Let’s talk about Joe’s first lie. It doesn’t take much research to learn what scientists believed about the age of the universe, when they believed it, and what their rationale was. Joe asserts the following:

James Hutton said that? Where?

James Hutton is known as the father of modern geology and is a popular target of creationists since he had the audacity to suggest that the earth was much older than the bible accounted for. Hutton believed the earth itself was eternal and the geologic formations were formed slowly by a hot inner core and eroded away slowly by the elements. Hutton himself did not estimate the age of the earth, in fact he suggested the earth had existed forever. The final sentence of his 1200+ page masterwork, The Theory of The Earth – the distillation of years of meditation on landscape formation, would become famous: “The result therefore of our present enquiry is that we find no vestige of a beginning – no prospect of an end.”

Because of the enormity of the volumes of Hutton’s work, much of it remained obscure and little known in his day. In 1830, Sir Charles Lyell developed Hutton’s ideas that the earth was under  a very slow process of building up and eroding away that was constant and roughly uniform world-wide. This view became known as uniformitarianism. Lyell’s work went on to give great insight to Charles Darwin during Darwin’s famous voyage on the HMS Beagle. Darwin, of course, is the arch enemy of creationists world-wide. All of Darwin’s ideas must, necessarily, be destroyed by any means necessary and in this case, the path is through those who had an influence on Darwin: Lyell and by extension Hutton. Bear in mind, however, that neither Hutton nor Lyell specified any age for the earth and both of them had extremely well thought out rationale for their views.

Nevertheless, even the most well thought out views can be wrong. The uniformitarian view was to be countered fiercely by the physicist William Thompson who would later be known as Lord Kelvin. Thompson thought the earth did have a beginning and was at one point entirely molten. In 1862, Thompson calculated a figure of the age of the earth by determining how long it would take the surface of the earth to cool to its present temperature. Thompson’s figure was between 20 and 400 million years. Other scientists used different methods to date the solar system including Hermann von Helmholtz in 1856, Simon Newcomb in 1892, and Charles Darwin’s son, George Darwin. Helmholtz and Newcomb derived the age of the solar system from how long it would take gasses to condense down and form the sun and reached ages of 22 and 18 million years respectively.

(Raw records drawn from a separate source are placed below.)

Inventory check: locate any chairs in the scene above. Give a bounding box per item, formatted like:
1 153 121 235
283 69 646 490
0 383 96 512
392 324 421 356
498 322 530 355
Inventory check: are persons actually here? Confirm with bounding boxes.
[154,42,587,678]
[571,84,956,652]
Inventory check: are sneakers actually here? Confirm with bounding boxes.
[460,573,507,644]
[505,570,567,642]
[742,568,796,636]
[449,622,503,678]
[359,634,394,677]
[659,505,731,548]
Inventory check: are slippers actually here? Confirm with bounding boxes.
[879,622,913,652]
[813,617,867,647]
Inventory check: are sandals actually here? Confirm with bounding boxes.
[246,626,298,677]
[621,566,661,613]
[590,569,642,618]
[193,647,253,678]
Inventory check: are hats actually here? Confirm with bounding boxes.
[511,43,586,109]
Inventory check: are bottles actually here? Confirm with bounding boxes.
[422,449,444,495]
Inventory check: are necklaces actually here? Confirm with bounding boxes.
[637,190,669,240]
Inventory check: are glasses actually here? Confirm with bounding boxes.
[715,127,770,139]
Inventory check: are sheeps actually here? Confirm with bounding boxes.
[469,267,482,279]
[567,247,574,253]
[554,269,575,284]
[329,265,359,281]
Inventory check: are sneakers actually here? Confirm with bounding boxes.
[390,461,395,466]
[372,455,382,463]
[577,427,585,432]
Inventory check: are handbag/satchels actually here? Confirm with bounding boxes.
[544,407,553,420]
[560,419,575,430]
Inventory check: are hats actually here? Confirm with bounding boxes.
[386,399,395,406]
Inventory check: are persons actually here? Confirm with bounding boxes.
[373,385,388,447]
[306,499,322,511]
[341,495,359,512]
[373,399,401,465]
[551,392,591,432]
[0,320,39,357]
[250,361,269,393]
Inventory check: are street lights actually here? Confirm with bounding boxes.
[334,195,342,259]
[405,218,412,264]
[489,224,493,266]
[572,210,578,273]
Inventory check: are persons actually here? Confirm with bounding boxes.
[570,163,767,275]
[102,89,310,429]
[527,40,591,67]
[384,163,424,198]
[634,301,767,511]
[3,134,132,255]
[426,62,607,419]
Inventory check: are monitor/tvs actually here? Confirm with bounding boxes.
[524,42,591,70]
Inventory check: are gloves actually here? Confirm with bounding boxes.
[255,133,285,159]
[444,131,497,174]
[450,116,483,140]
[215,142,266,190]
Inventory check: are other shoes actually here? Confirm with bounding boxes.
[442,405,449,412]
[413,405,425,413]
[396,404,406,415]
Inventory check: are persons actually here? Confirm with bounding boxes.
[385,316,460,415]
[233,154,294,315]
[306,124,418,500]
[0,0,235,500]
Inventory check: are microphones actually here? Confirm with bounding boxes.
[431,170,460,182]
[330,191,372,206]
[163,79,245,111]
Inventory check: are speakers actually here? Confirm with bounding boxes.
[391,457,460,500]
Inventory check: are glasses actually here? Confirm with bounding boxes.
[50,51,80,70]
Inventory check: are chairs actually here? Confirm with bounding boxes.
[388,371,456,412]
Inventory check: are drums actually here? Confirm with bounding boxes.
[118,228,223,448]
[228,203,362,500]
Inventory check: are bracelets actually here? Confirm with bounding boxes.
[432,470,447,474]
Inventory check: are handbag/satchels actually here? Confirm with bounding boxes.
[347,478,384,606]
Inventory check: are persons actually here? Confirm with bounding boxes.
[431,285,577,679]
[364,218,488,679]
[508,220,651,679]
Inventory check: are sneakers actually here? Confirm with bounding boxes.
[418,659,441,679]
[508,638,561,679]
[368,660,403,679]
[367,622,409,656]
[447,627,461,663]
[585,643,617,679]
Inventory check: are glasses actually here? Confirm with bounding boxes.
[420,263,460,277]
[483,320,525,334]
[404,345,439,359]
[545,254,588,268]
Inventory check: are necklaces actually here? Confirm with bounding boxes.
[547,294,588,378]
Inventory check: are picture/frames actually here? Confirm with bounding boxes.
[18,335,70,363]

It wasn’t until French chemist A. Henri Becquerel discovered radioactivity in 1896 and until Pierre Curie would show that radioactive materials produce heat that we understood that there was another factor adding heat to the system. George Darwin was the first to point out that this heat generated was not accounted for in Lord Kelvin’s calculations. What’s more, radiation provided another way to date the age of the earth. In 1907, Bertram Boltwood published a study of rock samples that he used radiometric dating to arrive at an age of 250 million to 1.3 billion years. It wasn’t until 1921 that there was a consensus that the earth was billions of years old and that radiometric dating was credible.

So as you can see, there was not one single instance of scientists coming up with and age for the earth that wasn’t supported by rational reasons. Furthermore, the earth was first considered to be eternal and in a constant and uniform state of uplift and erosion. This view was challenged and the age of the earth was then considered to be in the tens or hundreds of millions of years. The figure of billions of years was not agreed upon by science until after the discovery of radioactivity and the understanding of radioactive decay. Further analysis has refined the age of the earth by radiometric dating of meteorites and has been corroborated  by helioseismic dating methods.

Joe Cienkowski has clearly lied. He lied about his understanding of the subject, he lied about the conclusions of scientists from the past, and worst of all he lied about the motives of scientists in the present. Joe expects you to believe that scientists are simply manipulating data so they can agree with pre-formed conclusions. Don’t you believe it. Joe Cienkowski is a filthy liar.